Zucchini and Fresh Herb Fritters are a more complicated vegetable dish, one that could almost serve as a meal's centerpiece. While they are a bit heavy, they hold together well, since the zucchini is drained for 30 minutes, and the fritters are brightly flavored with scallions, parsley, mint, and basil.

Madison has exceptionally refined taste in cakes and she offers five simple ones that stand on the strength of their simple ingredients. Yeasted Sugar Cake is really a simplified brioche, a lightly sweet yeast dough, enriched with milk, eggs, and butter. Hers is different because as it bakes it is crusted on top with butter and sugar. The batter was a bit looser than expected, but a bit of improvising and delicate sliding into the pan eased out a spongy chewy golden cake.

Polenta Pound Cake sounds more like punishment than a moist delicious dessert, but the addition of a bit of cornmeal lends not so much crunch as texture to the cake.

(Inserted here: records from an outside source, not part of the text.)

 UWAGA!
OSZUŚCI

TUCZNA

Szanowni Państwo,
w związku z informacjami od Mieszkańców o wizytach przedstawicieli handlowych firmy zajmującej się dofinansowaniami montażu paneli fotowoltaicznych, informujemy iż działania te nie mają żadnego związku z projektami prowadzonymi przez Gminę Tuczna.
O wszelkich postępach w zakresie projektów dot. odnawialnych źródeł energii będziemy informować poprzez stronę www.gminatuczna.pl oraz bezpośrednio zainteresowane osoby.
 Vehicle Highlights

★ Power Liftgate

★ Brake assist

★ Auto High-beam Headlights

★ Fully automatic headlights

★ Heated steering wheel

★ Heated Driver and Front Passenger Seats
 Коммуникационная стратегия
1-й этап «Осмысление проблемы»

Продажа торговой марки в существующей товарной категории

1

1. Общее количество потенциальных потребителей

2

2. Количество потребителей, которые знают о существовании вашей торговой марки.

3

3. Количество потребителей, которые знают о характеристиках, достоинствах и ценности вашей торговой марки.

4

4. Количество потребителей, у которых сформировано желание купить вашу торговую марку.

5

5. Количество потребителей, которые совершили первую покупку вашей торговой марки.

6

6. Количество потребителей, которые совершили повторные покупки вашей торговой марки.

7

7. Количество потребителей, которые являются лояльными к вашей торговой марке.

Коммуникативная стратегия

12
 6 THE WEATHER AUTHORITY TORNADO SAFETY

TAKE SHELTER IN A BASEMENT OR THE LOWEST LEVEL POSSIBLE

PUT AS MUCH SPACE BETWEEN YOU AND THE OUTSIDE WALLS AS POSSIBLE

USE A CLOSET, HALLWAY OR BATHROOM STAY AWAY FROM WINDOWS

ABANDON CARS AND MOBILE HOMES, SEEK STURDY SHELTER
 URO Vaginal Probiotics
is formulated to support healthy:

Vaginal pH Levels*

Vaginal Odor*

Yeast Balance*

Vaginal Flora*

A fragrant batter is flavored with almond extract, vanilla, and lemon zest, and a sprinkle of pignolia nuts adds soft crunch and more perfume. Three eggs make a rich golden cake with a slightly coarse crumb and fragrant flavor. The cake is very serviceable and could be served with spiced sauteed apples in the fall, split and filled with sweetened ricotta in the winter, sprinkled with a few candied violets in the spring, and fresh berries in the summer.

At its best, says Madison, eating is an inclusive experience that draws people together. And with her recipes, you'll certainly draw many people to your table.